36 F.4th 1195
9th Cir.2022Background
- J. Guadalupe Marquez‑Reyes, a Mexican national who entered without inspection in 1998, faced removal after proceedings opened in 2013.
- At his final hearing he admitted (without describing specifics) that he twice “encouraged” his son to enter the U.S. illegally (2010 and 2011), rendering him ineligible for cancellation because the INA bars persons described in 8 U.S.C. § 1182(a)(6)(E)(i) from being "of good moral character."
- Marquez‑Reyes sought administrative closure (≈5 years) to accrue the ten‑year good‑moral‑character period required for cancellation; the IJ denied the request and the BIA affirmed.
- He petitioned for review arguing § 1182(a)(6)(E)(i) is facially overbroad under the First Amendment, unconstitutionally vague, violates equal protection, and the agency abused its discretion in denying administrative closure.
- The Ninth Circuit (majority) affirmed: it read “encouraged” to mean solicitation/aiding and abetting, rejected the facial First Amendment and vagueness challenges, upheld rational‑basis equal‑protection review, and found no abuse of discretion; Judge Berzon dissented and would sever “encouraged.”
Issues
| Issue | Plaintiff's Argument | Defendant's Argument | Held |
|---|---|---|---|
| First Amendment overbreadth: Does § 1182(a)(6)(E)(i) criminalize substantially protected speech by using “encouraged”? | Marquez‑Reyes: “Encouraged” has ordinary broad meaning that covers protected advocacy and thus is facially overbroad. | Government: “Encouraged” must be read in statutory context as solicitation/aiding and abetting criminal conduct; statute targets unprotected speech or non‑speech conduct. | Court: “Encouraged” construed narrowly as solicitation/aiding and abetting; statute not substantially overbroad relative to legitimate scope. |
| Vagueness (Due Process): Is the smuggling provision impermissibly vague on its face? | Marquez‑Reyes: statute lacks sufficient clarity for ordinary persons. | Government: statute has mens rea and limits (knowingly; entry in violation of law) and is administrable. | Court: Vagueness challenge foreclosed—petitioner admits conduct clearly covered; facial vagueness fails. |
| Equal protection (Due Process): Does differential availability of smuggling‑waivers violate equal protection? | Marquez‑Reyes: waivers exist for some admission/adjustment applicants but not for cancellation applicants, creating invidious disparity. | Government: classification is immigration policy subject to deferential rational‑basis review and is rationally related to objectives (e.g., privileging those who complied with immigration laws). | Court: Applies rational basis and upholds the statutory scheme; no equal‑protection violation. |
| Administrative closure: Did the agency abuse discretion denying administrative closure? | Marquez‑Reyes: IJ failed to apply the correct standard and did not require government to justify opposition. | Government: IJ considered Avetisyan factors; BIA’s de novo review relied on government’s subsequent explanation (enforcement priority). | Court: No abuse of discretion; IJ considered factors and BIA’s de novo review made any IJ error harmless. |
Key Cases Cited
- United States v.
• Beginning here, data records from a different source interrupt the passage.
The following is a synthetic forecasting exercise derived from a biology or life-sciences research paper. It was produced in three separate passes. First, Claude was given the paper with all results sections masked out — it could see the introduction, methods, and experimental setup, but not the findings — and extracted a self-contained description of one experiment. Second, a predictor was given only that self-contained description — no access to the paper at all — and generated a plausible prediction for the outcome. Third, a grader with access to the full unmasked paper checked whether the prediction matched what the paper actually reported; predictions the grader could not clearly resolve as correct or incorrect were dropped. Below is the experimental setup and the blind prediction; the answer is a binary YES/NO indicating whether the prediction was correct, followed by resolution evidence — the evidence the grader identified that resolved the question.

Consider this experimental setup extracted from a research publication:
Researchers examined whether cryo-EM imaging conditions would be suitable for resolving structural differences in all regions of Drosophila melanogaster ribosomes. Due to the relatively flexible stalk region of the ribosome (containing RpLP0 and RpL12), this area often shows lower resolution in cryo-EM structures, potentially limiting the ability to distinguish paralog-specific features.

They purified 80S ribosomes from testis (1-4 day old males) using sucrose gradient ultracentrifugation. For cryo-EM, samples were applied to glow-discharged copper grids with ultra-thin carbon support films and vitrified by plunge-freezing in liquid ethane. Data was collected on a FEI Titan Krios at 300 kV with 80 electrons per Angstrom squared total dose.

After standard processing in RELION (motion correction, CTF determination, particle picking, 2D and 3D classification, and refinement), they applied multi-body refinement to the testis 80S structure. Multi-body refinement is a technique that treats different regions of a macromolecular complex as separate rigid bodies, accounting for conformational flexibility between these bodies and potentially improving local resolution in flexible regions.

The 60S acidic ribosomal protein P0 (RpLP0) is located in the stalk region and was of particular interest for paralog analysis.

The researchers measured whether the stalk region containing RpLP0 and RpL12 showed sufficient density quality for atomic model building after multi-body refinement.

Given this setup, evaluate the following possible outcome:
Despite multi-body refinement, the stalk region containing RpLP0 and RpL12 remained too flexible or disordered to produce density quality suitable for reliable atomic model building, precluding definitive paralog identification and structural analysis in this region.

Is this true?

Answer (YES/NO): YES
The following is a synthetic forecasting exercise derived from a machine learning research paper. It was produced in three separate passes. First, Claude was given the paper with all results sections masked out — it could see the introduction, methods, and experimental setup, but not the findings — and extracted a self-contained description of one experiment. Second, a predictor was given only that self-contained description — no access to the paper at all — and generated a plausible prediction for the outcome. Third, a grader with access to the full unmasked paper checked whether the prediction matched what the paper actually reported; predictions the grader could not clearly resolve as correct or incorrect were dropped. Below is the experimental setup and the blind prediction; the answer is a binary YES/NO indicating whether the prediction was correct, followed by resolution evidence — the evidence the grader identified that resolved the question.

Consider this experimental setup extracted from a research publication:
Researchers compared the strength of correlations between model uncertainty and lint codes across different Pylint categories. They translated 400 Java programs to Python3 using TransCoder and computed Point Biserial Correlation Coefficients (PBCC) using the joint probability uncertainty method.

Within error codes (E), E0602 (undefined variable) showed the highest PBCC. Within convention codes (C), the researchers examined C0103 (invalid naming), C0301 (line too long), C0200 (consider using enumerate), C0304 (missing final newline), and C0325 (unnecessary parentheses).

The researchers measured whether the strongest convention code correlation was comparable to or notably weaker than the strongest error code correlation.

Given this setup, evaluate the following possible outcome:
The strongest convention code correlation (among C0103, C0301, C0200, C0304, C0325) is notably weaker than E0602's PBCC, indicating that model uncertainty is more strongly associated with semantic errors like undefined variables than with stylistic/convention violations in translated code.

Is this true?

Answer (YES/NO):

Hansen, 25 F.4th 1103 (9th Cir. 2022) (invalidating an "encourage" provision in § 1324 as facially overbroad)
- United States v. Rundo, 990 F.3d 709 (9th Cir. 2021) (holding Anti‑Riot Act language including “encourage” facially overbroad and severing the word)
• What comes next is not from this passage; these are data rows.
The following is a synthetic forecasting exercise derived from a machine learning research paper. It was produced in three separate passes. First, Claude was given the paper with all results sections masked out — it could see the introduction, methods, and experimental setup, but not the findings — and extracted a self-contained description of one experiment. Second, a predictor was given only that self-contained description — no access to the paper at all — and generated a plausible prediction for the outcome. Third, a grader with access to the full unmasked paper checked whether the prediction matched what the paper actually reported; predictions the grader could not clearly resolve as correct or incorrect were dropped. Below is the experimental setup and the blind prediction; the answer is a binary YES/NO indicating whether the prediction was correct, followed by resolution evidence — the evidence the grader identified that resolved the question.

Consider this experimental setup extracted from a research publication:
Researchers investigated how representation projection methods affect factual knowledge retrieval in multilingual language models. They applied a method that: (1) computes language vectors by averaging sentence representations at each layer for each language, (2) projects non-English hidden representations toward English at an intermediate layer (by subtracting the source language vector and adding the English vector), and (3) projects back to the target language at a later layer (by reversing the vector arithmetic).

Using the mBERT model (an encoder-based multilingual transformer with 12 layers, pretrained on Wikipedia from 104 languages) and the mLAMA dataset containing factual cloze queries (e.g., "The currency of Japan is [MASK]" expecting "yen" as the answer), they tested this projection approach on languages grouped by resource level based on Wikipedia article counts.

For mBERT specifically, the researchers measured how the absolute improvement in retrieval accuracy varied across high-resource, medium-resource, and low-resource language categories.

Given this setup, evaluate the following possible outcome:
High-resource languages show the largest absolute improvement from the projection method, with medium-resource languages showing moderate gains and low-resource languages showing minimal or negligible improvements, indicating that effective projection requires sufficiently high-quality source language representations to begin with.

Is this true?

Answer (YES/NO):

- Williams v. United States, 553 U.S. 285 (2008) (overbreadth standard and canon of construction requiring statutory interpretation before invalidation)
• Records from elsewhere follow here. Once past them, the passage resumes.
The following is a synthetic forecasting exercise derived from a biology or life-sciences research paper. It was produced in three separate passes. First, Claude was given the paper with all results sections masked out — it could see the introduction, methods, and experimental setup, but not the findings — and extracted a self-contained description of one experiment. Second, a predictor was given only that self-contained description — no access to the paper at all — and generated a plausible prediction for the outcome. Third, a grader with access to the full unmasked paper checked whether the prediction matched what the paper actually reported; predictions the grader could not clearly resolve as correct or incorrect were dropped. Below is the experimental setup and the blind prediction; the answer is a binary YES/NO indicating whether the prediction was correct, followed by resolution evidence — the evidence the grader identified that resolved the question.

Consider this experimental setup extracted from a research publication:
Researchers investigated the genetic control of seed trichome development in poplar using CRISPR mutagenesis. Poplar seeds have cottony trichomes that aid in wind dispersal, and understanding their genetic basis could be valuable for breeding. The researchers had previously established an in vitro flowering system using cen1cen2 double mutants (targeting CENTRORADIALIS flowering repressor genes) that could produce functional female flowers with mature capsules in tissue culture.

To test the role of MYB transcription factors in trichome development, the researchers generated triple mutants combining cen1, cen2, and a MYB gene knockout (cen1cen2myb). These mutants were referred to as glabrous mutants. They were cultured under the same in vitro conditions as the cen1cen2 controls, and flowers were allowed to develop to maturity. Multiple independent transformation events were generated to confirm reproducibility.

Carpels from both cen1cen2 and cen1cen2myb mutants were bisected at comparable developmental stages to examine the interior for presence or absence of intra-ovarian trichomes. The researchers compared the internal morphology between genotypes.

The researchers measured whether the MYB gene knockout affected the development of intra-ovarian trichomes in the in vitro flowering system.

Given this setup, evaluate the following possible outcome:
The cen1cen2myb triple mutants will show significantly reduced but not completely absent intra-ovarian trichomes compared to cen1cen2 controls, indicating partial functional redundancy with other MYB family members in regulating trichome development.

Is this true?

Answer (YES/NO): NO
- Broadrick v. Oklahoma, 413 U.S. 601 (1973) (overbreadth doctrine limits and standing to bring facial First Amendment challenges)
- Altamirano v. Gonzales, 427 F.3d 586 (9th Cir. 2005) (interpreting alien‑smuggling provisions as requiring an affirmative act of assistance)
- Tapucu v. Gonzales, 399 F.3d 736 (6th Cir. 2005) (reading § 1182(a)(6)(E)(i) to require affirmative assistance and noting provision’s title “Smugglers”)
- Ledezma‑Cosino v. Sessions, 857 F.3d 1042 (9th Cir. 2017) (standards for de novo review of constitutional claims)
- Rehaif v. United States, 139 S. Ct. 2191 (2019) (mens rea principles applied to immigration/criminal statutes)
- Los Angeles Police Dep’t v. United Reporting Publ’g Corp., 528 U.S. 32 (1999) (standing limitations on facial challenges)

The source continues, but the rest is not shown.